* Tekst do przeczytania *
++++
Aktywiści żądają poprawy jakości metra. "Bramki nie spełniają swojej roli"
Po czwartkowym wypadku na stacji metro Centrum, Miasto Jest Nasze apeluje o poprawę jakości metra. - Kilka propozycji zmian w ramach akcji "Metro Plus" - zapowiedział Jan Mencwel, prezes stowarzyszenia.
Wczoraj na stacji metro Centrum w godzinach porannych doszło do niebezpiecznego wypadku. Schody ruchome jadące w dół nagle bardzo szybko przyspieszyły. Ludzie na dole wpadali na siebie i przygniatali wzajemnie. Cztery osoby zostały poszkodowane.
Jak udało się ustalić "Stołecznej" najpierw zerwał się łańcuch i schody ruchome zaczęły się osuwać. "Potem włączył się nagle hamulec bezpieczeństwa, ale siła pędu spowodowała, że ludzie na schodach spadli i mocno się poturbowali".
Miasto Jest Nasze przedstawiło propozycje w ramach akcji "Metro Plus".
Likwidacja bramek
Paweł Przewłocki, kandydat do rady z Ursynowa przypomina, że bramki w metrze nie zostały od razu zamontowane, tylko po paru latach. - Bramek nie ma w autobusach, tramwajach i SKM-kach. Uważamy, że bramki nie spełniają swojej roli - przekonuje.
++++
* Zestawienie danych *
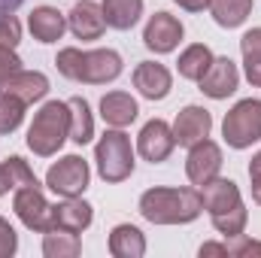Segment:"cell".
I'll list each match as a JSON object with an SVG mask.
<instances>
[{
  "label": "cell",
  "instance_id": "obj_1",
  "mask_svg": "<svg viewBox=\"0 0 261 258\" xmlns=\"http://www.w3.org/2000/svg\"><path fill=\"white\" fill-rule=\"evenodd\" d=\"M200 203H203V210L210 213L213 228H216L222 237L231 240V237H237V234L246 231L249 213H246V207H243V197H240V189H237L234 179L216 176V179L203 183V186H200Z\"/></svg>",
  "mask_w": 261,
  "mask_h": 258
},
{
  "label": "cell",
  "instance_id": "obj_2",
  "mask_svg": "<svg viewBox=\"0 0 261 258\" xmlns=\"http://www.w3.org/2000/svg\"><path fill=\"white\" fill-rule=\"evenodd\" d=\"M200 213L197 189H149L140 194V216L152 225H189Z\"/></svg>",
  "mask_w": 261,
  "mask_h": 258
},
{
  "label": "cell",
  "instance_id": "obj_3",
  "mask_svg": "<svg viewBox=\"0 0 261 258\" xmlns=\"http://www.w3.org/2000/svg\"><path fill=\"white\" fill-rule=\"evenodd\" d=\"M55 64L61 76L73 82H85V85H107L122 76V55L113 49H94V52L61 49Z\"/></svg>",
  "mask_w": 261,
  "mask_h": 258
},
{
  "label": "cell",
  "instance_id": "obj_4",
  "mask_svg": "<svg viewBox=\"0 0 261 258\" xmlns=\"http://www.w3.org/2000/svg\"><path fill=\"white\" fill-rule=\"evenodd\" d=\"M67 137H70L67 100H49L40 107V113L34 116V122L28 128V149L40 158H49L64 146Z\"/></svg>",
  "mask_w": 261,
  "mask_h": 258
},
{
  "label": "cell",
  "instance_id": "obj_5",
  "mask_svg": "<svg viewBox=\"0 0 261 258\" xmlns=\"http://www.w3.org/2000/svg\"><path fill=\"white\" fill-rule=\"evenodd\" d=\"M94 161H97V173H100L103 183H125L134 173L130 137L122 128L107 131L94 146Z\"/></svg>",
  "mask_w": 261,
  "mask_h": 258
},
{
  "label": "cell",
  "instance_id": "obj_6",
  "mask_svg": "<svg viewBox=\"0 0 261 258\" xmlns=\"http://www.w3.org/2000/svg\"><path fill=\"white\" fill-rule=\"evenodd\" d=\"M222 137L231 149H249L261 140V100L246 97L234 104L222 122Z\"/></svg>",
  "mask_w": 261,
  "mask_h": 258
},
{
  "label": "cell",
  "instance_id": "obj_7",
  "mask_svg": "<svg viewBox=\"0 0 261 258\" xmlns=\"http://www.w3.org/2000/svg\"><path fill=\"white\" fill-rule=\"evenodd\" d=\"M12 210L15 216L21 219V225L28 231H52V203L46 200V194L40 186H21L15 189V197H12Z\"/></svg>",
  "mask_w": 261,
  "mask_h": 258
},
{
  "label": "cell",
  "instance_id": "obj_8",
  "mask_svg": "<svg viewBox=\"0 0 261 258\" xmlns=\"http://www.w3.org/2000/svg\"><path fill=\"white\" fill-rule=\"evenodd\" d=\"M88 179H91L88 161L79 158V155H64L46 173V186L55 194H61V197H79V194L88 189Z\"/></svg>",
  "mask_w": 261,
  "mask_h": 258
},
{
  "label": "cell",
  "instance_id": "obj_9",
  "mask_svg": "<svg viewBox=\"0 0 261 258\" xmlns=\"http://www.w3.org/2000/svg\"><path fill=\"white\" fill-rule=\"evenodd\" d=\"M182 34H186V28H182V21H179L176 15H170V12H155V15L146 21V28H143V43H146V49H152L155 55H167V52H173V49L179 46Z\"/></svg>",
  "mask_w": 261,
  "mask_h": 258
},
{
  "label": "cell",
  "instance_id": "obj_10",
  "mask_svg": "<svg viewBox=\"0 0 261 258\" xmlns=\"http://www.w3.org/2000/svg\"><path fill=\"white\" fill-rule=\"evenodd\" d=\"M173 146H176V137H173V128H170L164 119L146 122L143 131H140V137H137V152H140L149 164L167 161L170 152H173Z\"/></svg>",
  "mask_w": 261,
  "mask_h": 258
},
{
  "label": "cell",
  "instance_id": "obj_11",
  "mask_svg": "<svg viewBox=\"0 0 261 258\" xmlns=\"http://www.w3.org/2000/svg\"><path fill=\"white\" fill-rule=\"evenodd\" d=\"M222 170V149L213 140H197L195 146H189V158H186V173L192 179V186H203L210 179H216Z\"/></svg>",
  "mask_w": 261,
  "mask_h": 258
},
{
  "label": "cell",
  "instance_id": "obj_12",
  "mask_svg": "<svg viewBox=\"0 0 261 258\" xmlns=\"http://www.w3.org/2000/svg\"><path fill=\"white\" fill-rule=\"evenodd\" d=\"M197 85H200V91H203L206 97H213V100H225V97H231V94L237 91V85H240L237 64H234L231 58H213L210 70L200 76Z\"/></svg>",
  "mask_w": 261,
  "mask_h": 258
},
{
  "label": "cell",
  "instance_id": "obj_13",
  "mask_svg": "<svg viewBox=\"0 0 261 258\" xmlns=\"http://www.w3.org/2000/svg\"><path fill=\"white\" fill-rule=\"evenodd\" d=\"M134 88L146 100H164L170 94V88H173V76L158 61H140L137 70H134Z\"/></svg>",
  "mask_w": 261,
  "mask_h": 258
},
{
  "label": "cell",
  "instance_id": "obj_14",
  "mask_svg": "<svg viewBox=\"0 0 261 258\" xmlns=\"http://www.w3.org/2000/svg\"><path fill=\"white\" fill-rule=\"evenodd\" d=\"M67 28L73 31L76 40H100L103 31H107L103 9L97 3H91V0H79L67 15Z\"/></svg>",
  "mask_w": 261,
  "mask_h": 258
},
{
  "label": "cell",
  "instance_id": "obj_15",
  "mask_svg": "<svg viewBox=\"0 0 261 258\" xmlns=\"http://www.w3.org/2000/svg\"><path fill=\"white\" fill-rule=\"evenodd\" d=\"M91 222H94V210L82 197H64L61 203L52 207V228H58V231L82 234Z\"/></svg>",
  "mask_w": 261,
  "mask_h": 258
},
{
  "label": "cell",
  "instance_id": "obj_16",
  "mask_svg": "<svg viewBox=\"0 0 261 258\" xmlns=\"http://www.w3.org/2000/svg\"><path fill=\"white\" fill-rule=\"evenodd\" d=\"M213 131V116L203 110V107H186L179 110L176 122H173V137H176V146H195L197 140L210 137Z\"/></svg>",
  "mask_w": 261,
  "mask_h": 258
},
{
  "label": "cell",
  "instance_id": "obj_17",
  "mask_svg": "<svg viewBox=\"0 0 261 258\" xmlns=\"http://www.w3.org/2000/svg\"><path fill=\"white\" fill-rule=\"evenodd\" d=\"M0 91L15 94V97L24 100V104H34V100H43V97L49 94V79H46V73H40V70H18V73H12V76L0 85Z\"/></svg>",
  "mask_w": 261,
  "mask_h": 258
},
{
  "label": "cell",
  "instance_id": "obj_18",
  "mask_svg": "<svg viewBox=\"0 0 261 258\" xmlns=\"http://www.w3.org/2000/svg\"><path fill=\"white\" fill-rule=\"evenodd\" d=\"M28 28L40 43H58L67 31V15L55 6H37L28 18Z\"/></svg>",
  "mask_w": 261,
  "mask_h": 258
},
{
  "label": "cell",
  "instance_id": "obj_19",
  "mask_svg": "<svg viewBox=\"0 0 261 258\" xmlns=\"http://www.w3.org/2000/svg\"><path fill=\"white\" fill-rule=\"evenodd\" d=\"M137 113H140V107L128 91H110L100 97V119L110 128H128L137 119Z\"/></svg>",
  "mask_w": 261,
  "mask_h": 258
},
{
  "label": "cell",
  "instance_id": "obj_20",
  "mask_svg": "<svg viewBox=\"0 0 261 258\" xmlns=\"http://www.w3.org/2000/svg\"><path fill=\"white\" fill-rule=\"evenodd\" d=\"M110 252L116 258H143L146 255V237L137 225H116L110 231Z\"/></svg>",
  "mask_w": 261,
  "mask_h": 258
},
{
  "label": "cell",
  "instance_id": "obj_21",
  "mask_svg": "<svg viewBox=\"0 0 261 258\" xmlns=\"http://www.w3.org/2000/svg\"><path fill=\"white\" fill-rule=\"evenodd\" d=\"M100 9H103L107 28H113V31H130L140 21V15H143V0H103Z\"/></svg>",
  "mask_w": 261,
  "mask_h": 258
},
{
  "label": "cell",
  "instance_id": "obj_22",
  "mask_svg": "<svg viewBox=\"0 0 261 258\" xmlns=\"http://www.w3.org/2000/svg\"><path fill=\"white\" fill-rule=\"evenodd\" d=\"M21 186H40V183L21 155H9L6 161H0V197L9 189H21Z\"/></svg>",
++++
* Zadanie do wykonania *
Kontynuuj tekst o postulatach aktywistów w sprawie warszawskiego metra, zaczynając po jego ostatnim zdaniu.

* Rozwiązanie zadania *
Tłumaczy, że 70% pasażerów posiada karty miejskie, pozostali pasażerowie mogą korzystać z wejściówek do metra, które często leżą porozrzucane przy kasowaniach albo skorzystać z windy.
- W wielu miastach europejskich nie ma bramek. Jest tak w Pradze, Wiedniu i Berlinie. Władze tych miast uważają, że szybkość przejazdu jest ważniejsza niż zatrzymanie kilku gapowiczów. Poza tym w ostatnim roku zamontowano kilka nowych bramek do przechodzenia z bagażem, co jest bez sensu, bo dotąd można było przechodzić przez przejście awaryjne. Sama instalacja tych bramek kosztowała prawie 4 mln zł - zaznacza Przewłocki.
Sprawne windy i schody ruchome
- Na stronie ZTM można znaleźć informację, gdzie nie działają windy. Natomiast nie ma informacji na tematach schodów. Jest to istotne, jeśli ma się duży bagaż, czy wózek z dzieckiem - podkreśla Borys Lewandowski, kandydat na radnego Warszawy z Żoliborza i Bielan.
Dodaje, że przez to tracimy zaufanie do transportu publicznego. - Brzmi abstrakcyjnie, ale to są bardzo konkretne straty. To jest brak wpływu z biletów i wybieranie auta - tłumaczy Lewandowski.
- Dostępność dla osób niepełnosprawnych i osób z ograniczoną mobilnością, to jest wymóg cywilizacyjny narzucony przez Unię - powiedział kandydat do rady miasta.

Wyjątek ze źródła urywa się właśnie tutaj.